Protopannaria pezizoides (Weber) P. M. Jorg. & S. Ekman
Brown-gray Moss-shingle Lichen
Pannaria pezizoides, Collema brunneum, Pannaria brunnea
Basis for Listing
Protopannaria pezizoides (brown-gray moss-shingle lichen) has a boreal-montane distribution pattern in North America (Jörgensen 2000). In the Great Lakes region, this species has been recorded from sites in Michigan, Wisconsin, Ontario, and Minnesota. Although P. pezizoides is widespread in boreal North America, it is a very rare species in Minnesota, where it has been recorded from fewer than five localities. Protopannaria pezizoides was listed as a threatened species in Minnesota in 2013.
Protopannaria pezizoides is a squamulose (having small scales) species, which may appear to be crustose (crust-like) due to the small size of the squamules. The thallus (lichen body) of P. pezizoides ranges in color from light grey to dark brown. The apothecia (disk-shaped fruiting bodies) are orange, with a distinct crenulate thalline margin and are usually abundant and often cover patches of this species. The surface of P. pezizoides' spores are distinctly warty (Nash et al. 2001).

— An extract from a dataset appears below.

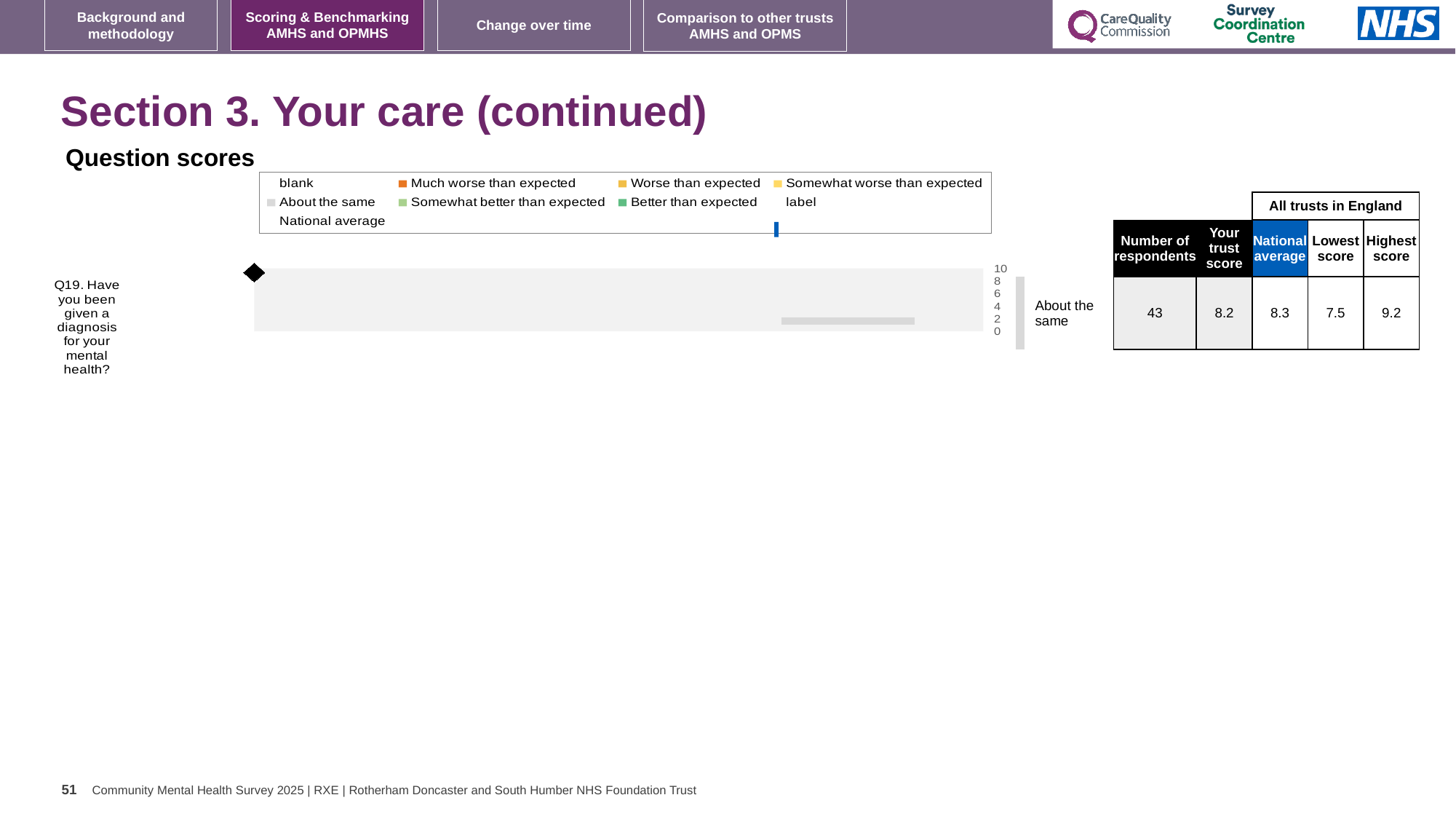
What is the difference between the highest and lowest scores for Q19 across all trusts in England? 1.7 How many survey questions are plotted on the chart? 1 What is the national average score for Q19? 8.3 Which legend entry is shown with an orange marker? Much worse than expected Which is larger for Q19: the trust's score or the national average? national average What is the trust's score for Q19 (Have you been given a diagnosis for your mental health?)? 8.2 What is the highest score among all trusts in England for Q19? 9.2 How many respondents answered Q19? 43 What benchmark category is shown next to the Q19 bar? About the same What is the difference between the national average and the trust's score for Q19? 0.1 What kind of chart is used to show the Q19 question score? bar chart What is the lowest score among all trusts in England for Q19? 7.5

In Minnesota, P. pezizoides is relatively distinct but may superficially resemble members of the genus Fuscopannaria. Protopannaria pezizoides can be separated from species of Fuscopannaria based on a number of traits: the apothecia of P. pezizoides are often aggregate, forming clusters that share a single crenulate margin, whereas the apothecia of species of Fuscopannaria are usually singular. Additionally, the spores of P. pezizoides have a warty surface, while the spores of Fuscopannaria species are smooth.

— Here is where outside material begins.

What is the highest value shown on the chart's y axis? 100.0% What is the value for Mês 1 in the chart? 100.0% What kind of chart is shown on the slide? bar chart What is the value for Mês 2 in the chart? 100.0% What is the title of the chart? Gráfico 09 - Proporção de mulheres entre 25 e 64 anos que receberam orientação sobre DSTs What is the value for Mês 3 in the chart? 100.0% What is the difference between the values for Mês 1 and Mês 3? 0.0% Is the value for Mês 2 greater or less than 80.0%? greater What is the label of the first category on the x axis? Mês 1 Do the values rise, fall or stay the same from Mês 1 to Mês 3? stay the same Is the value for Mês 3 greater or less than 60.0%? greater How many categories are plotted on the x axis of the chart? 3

Protopannaria pezizoides grows on soil, rock, and bark. This species appears to require cool and moist micro environments (Brodo et al. 2001). In Minnesota, P. pezizoides has been collected from sheltered sites, including mossy rocks under an overhanging bank along a river, the base of a Thuja occidentalis (northern white cedar) in a forested rich peatland, and at the top of a north-facing cliff above a lake in the Boundary Waters. All Minnesota populations are located in the Northern Superior Uplands Section in Cook and Lake counties.
Biology / Life History
Protopannaria pezizoides reproduces sexually. Spores are spread by wind, water, or potentially various animals and must land in suitable habitats. Once a spore has landed in a suitable area, it must find a specific algal partner in order for a thallus to form.
Conservation / Management
Protopannaria pezizoides has likely always been rare in Minnesota. Although apparently suitable habitat occurs throughout much of northern Minnesota, this species has only been recorded from a handful of locations. The main threat to the survival of this species in Minnesota is likely certain forest management practices; however, any activity which could disrupt or alter the humidity of the areas where P. pezizoides occurs could be detrimental to populations.
Best Time to Search
Protopannaria pezizoides can be observed year-round, whenever lichens are not covered by snow.
References and Additional Information
Brodo, I. M., S. D. Sharnoff, and S. Sharnoff. 2001. Lichens of North America. Yale University Press, New Haven, Connecticut. 795 pp.
Esslinger, T. L., and R. S. Egan. 1995. A sixth checklist of the lichen-forming, lichenicolous, and allied fungi of the continental United States and Canada. The Bryologist 98(4):467-549.
Jorgensen, P. M. 2000. Survey of the lichen family Pannariaceae on the American Continent, north of Mexico. The Bryologist 103(4):670-704.
Jorgensen, P. M. 2002. Protopannaria. Pages 4007-408 in T. H. Nash III, C. Gries, and F. Bungartz, editors. Lichen flora of the Greater Sonoran Desert region. Volume I. Lichens Unlimited, Arizona State University, Tempe.
Minnesota Department of Natural Resources. 2003. Field guide to the native plant communities of Minnesota: the Laurentian mixed forest province. Ecological Land Classification Program, Minnesota County Biological Survey, and Natural Heritage and Nongame Research Program. Minnesota Department of Natural Resources, St. Paul, Minnesota. 352 pp.